Copy out the text below on rare mutations and severe intellectual disability in full, word for word.
Source text: Begin
Friday, June 06, 2014

Rare mutations and severe intellectual disability



The paper below describes rare de novo mutations which cause severe intellectual disability. See also Structural genomic variants (CNVs) affect cognition.

By the principle of continuity, I suspect that rare variants of smaller negative effect on cognitive ability also exist. These alleles, although harder to detect, would account for part of the observed population variation in the normal range. As discussed in an earlier post (Common variants vs mutational load), these are likely responsible for additional heritability not included in the h2 ~ 0.5 due to common variants estimated from GCTA.
Genome sequencing identifies major causes of severe intellectual disability (Nature)
Source text: End
Given records: Begin
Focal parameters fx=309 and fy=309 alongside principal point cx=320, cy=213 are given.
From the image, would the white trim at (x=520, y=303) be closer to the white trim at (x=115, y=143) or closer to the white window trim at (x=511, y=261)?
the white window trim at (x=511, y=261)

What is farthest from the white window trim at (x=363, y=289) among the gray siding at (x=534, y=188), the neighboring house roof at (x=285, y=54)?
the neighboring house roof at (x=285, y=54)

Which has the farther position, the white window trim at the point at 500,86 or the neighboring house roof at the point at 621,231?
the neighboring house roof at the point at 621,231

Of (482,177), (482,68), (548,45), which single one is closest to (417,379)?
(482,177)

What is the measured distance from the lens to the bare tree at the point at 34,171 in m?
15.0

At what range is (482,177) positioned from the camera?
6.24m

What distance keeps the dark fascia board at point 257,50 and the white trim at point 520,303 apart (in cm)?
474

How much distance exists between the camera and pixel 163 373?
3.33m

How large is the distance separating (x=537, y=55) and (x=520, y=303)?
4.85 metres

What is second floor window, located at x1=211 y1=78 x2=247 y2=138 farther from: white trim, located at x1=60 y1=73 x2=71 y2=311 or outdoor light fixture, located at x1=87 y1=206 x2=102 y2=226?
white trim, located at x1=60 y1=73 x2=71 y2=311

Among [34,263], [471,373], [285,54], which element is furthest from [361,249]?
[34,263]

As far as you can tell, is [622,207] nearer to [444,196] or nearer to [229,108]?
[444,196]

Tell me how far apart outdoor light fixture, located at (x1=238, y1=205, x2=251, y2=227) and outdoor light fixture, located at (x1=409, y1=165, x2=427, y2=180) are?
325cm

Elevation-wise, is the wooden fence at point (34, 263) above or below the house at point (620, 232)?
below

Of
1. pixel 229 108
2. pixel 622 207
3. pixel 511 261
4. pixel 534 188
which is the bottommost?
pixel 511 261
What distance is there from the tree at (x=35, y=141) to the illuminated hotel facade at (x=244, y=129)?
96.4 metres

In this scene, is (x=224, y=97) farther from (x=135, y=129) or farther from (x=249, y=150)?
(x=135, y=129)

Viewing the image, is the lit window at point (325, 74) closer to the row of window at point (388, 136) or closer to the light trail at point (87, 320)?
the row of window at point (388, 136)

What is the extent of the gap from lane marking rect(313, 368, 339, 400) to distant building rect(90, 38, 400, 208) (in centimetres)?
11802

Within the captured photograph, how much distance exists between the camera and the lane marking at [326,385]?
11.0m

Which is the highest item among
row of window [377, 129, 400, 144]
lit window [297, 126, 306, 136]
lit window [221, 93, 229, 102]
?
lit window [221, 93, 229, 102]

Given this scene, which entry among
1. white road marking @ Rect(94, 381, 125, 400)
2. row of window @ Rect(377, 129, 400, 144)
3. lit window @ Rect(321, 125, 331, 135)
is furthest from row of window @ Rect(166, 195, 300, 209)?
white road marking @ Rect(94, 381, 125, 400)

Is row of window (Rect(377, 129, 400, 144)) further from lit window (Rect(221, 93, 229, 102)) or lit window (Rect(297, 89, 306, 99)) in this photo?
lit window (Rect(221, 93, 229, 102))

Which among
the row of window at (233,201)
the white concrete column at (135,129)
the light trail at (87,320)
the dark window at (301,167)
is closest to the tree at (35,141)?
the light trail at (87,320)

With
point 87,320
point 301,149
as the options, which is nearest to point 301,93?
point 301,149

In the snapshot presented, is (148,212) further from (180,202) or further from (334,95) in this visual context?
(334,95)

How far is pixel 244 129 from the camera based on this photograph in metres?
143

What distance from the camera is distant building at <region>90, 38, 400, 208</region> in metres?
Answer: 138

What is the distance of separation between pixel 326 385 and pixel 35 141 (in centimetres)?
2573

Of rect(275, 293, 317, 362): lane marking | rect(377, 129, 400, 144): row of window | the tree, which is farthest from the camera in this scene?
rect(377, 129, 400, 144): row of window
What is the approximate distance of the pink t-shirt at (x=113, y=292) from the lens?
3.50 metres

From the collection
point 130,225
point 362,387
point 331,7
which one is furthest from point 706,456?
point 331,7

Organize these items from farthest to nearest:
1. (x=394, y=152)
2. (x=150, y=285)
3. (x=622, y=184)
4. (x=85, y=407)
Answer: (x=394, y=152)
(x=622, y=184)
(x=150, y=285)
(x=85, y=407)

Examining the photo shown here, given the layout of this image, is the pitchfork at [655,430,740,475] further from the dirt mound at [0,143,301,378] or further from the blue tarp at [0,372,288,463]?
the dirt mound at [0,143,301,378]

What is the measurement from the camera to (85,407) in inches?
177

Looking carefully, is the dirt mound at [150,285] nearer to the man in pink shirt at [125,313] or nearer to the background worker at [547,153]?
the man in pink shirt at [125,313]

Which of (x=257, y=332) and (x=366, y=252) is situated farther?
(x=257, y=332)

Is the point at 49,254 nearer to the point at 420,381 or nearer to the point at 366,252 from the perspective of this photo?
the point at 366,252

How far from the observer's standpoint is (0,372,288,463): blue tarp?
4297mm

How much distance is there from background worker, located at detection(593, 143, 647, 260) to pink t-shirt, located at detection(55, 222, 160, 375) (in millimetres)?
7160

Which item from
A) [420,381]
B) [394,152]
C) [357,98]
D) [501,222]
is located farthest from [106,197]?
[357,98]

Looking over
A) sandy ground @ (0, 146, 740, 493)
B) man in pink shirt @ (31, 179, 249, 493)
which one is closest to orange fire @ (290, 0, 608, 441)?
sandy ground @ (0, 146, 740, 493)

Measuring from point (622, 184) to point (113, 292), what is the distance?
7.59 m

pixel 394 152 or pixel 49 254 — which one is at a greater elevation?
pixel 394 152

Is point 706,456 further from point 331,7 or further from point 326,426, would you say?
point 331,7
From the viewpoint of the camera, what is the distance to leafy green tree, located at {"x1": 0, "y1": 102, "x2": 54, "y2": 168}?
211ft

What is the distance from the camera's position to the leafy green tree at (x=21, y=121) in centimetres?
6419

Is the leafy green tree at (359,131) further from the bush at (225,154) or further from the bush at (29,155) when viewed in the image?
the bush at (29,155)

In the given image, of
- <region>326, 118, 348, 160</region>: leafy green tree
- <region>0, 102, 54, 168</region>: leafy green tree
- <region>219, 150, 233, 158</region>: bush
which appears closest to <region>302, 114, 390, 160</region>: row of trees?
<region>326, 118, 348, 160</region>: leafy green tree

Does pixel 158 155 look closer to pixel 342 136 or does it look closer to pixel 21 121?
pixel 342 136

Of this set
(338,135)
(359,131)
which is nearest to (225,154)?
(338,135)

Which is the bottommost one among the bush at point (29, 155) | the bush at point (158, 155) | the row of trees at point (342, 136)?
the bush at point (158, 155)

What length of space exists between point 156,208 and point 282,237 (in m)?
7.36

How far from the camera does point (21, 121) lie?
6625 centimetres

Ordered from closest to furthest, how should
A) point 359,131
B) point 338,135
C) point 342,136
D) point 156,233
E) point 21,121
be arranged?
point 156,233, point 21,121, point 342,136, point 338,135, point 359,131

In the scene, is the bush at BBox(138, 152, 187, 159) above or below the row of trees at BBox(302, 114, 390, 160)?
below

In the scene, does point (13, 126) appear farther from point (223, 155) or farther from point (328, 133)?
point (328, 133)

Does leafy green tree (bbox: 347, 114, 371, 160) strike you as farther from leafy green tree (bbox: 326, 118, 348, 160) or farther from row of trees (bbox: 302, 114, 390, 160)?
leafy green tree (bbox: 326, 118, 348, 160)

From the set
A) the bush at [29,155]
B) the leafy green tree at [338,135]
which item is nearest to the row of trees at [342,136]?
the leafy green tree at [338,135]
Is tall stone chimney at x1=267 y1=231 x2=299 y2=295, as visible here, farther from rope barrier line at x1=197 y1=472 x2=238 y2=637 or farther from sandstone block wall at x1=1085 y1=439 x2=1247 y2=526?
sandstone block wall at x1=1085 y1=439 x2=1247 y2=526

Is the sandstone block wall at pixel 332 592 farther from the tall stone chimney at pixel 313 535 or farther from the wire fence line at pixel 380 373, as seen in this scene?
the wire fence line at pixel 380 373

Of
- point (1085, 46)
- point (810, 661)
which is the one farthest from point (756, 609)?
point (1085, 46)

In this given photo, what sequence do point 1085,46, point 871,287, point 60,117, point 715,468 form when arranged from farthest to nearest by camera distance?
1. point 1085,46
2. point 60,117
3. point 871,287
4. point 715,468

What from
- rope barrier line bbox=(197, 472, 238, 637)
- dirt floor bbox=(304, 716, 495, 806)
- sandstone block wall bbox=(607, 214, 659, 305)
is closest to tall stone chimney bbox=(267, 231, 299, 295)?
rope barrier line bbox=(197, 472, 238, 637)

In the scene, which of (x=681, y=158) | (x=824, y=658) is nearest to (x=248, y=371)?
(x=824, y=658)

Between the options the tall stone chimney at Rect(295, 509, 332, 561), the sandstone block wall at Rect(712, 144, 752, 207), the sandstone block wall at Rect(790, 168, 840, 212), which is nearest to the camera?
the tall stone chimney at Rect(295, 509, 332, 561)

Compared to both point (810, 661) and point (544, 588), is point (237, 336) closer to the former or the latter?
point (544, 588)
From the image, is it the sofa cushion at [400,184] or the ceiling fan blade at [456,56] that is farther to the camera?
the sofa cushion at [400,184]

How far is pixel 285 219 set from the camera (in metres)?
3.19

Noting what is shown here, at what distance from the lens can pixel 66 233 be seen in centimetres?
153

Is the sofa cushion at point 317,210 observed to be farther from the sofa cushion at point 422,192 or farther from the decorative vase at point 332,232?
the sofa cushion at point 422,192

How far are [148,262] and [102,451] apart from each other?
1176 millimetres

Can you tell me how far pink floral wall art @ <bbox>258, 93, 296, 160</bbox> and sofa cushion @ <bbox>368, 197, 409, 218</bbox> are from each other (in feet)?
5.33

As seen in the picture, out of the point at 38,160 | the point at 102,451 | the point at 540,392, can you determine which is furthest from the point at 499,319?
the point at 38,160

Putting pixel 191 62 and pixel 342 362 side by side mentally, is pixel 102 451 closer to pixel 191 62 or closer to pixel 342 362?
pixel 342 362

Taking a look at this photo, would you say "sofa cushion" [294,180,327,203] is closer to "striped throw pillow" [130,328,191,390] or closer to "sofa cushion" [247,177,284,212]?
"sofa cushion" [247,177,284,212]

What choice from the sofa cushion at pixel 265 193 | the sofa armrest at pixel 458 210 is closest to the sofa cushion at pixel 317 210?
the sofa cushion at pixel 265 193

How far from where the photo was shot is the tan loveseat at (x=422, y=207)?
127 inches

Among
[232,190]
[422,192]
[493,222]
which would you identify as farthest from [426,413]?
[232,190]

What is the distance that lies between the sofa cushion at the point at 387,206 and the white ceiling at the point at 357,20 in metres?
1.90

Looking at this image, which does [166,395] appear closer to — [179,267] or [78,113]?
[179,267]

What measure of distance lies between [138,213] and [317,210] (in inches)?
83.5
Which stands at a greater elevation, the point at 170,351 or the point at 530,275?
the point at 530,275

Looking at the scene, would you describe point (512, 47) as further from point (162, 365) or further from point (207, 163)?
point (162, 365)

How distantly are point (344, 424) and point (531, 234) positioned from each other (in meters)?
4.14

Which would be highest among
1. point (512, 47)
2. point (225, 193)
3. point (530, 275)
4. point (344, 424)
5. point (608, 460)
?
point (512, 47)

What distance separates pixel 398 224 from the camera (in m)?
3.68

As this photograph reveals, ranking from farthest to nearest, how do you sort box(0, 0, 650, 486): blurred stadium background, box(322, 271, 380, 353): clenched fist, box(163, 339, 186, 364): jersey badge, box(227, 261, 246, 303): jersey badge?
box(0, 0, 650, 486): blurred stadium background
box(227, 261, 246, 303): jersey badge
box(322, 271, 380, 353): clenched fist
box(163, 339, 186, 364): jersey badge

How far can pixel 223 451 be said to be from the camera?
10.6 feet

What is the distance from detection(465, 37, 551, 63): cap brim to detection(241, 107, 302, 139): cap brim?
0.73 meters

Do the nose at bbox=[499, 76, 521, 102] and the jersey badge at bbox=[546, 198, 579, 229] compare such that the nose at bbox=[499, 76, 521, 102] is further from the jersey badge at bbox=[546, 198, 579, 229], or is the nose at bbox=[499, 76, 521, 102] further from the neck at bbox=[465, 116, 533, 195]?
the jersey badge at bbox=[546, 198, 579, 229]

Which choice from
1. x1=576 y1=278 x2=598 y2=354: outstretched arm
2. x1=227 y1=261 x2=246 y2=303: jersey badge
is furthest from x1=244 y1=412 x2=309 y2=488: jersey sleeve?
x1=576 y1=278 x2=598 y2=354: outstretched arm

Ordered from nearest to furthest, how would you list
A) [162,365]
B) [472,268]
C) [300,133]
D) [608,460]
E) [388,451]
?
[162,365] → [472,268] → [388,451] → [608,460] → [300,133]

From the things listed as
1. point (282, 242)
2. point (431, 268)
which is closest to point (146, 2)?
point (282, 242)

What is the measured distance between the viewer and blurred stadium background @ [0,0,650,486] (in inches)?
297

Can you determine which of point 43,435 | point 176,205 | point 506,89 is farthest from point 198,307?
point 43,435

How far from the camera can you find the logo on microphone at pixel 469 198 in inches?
Given records: End
## Answer to this task
Friday, June 06, 2014

Rare mutations and severe intellectual disability



The paper below describes rare de novo mutations which cause severe intellectual disability. See also Structural genomic variants (CNVs) affect cognition.

By the principle of continuity, I suspect that rare variants of smaller negative effect on cognitive ability also exist. These alleles, although harder to detect, would account for part of the observed population variation in the normal range. As discussed in an earlier post (Common variants vs mutational load), these are likely responsible for additional heritability not included in the h2 ~ 0.5 due to common variants estimated from GCTA.
Genome sequencing identifies major causes of severe intellectual disability (Nature)